2. what's the real world impact of the publications? (citations are not real world impact.)
3. what was the significance of an organisation's contribution to a publication? for example, there might be many authors, where only one author did the actual work.
4. it should be normalized by the size of the organisation.
5. CS is multidisciplinary: plenty of people in CS publish in other domains such as biology, mathematics, statistics.
i couldn't work out if they counted self-citations or not.
Re impact: While it's not strictly correlated, the number of citations does indicate to a certain degree the real world impact of a publication. This is usually how you measure "impact" in the academia.

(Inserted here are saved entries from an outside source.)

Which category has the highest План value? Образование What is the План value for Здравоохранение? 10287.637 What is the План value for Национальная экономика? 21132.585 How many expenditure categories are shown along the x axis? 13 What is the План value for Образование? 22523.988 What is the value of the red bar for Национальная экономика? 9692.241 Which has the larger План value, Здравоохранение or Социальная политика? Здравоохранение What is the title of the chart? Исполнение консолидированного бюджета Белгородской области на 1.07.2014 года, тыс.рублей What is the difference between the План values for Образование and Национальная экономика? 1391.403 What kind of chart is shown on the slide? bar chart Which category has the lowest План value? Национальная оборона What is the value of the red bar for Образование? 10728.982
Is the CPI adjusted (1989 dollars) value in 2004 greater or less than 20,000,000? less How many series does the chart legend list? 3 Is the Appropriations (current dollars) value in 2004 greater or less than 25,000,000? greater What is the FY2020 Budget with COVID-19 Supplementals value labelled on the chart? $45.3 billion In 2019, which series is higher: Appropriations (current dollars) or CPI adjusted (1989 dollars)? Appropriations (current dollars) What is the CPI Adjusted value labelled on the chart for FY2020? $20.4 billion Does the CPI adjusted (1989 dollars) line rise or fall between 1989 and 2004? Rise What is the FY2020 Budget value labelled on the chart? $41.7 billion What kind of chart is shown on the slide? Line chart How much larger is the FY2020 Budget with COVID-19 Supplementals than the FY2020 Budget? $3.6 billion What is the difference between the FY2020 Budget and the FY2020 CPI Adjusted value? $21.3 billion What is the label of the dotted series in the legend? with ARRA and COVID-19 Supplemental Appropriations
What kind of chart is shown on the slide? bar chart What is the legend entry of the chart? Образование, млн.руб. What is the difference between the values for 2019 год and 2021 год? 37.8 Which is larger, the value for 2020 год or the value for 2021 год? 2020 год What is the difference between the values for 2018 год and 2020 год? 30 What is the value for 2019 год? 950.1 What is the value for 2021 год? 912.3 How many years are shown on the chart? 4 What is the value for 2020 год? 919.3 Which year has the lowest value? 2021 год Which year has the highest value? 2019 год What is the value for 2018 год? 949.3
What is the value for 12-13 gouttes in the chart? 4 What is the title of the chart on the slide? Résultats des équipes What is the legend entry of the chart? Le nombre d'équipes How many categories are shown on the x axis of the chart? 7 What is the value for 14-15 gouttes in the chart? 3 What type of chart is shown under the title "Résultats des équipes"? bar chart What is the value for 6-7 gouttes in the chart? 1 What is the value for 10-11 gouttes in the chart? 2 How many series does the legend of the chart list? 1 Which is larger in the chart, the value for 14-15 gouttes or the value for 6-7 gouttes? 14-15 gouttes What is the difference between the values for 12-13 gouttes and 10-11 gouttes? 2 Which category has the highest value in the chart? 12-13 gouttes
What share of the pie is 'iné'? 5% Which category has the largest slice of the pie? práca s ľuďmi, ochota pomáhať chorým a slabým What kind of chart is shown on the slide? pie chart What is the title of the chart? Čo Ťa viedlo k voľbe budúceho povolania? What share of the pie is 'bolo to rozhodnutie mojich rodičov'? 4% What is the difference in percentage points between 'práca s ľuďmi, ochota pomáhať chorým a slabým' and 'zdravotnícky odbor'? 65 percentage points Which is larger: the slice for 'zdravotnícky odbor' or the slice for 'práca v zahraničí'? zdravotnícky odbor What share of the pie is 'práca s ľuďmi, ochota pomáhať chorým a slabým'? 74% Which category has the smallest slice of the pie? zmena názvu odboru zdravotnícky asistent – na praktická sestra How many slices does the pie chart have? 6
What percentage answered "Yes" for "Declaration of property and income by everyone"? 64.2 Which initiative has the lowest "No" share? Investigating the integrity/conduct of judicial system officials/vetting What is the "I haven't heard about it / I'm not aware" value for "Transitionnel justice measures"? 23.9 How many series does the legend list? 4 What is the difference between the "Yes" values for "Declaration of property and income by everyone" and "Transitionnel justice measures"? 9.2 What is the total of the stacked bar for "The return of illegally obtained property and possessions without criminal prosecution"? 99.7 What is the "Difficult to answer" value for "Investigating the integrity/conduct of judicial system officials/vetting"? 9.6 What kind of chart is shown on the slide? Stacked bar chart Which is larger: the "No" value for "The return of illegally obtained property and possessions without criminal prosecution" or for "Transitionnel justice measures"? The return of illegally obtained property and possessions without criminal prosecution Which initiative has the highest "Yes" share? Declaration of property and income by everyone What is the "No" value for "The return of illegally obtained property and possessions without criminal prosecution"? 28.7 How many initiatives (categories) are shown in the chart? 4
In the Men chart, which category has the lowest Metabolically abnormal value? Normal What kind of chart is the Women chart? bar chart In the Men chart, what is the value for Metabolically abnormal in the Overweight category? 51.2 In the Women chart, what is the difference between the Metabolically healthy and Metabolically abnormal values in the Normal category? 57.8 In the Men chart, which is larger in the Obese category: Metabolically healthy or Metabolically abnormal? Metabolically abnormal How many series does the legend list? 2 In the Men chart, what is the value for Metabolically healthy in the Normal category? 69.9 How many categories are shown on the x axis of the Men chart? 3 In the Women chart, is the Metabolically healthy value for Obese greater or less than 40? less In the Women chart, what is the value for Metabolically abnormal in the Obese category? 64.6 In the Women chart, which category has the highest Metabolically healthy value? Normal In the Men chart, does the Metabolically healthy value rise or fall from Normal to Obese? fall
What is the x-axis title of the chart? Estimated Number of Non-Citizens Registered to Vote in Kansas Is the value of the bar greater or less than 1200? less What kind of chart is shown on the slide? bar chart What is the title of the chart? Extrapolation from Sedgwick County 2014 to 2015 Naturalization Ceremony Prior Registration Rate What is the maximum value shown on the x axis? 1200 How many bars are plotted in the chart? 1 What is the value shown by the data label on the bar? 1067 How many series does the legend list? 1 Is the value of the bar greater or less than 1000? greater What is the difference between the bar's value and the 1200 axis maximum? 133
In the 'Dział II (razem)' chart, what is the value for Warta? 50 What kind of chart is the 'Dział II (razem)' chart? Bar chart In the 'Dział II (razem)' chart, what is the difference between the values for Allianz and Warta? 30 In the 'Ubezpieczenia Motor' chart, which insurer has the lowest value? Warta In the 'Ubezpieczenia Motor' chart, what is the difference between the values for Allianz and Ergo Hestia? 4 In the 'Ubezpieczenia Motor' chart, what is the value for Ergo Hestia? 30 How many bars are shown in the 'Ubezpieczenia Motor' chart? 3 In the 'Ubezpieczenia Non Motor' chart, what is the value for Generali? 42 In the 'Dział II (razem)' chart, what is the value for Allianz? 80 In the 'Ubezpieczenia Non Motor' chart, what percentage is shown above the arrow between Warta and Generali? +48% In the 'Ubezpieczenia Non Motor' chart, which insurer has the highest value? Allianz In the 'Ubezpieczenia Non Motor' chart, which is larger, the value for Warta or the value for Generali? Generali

It's the wrong way to measure real world impact. It just happens to be an incredibly easy way for tenure and hiring committees to make decisions. There are a ton of problems with it, many have been pointed out in this thread. One I haven't seen mentioned is that lit reviews cited disproportionately (especially in the sciences). Many of them aren't even read. Many journals limit the number of citations so authors cite one lit review rather than many separate studies.
I don't quite get why the citations for major institutions have grown at a rate of ~10K per year since the late 90s, but much fewer for the decade before that.
Not sure what data sources they are using here but there is probably certain organisations which a lot of their stuff is missed and some where everything is present. If it's similar to Google scholar a lot of the stuff my uni does doesn't end up on there.
Fully agree that papers published has no correlation with an organisations actual overall contribution to the field. Even citations really, because in some cases something broad will get cited a lot as it relates to a lot of papers without actually presenting something new or important.
to report and correct identical names, you can cick the <edit> button on top of each author's profile page, then you can make changes to his/her hompage, affilication, papers, etc. you can even contribute papers.
> # Paper A is related to Organization 1, 2, 3, and 4.
> # Therefore, all citations to Paper A will be contributed to all 4 organizations.
This seems rather ridiculous to me. So if I have 100 publications with at least 5 citations each at some unknown school, then I go to Stanford, all of a sudden Stanford gets 500 extra citations?
Also, I saw no mention about citation filtering. It's not uncommon for small communities to (intentionally or unintentionally) game these kinds of systems by publishing lots of low-quality papers and citing each other a lot. In fact, I didn't even see any mention about filtering out self-citations, which is absolutely necessary.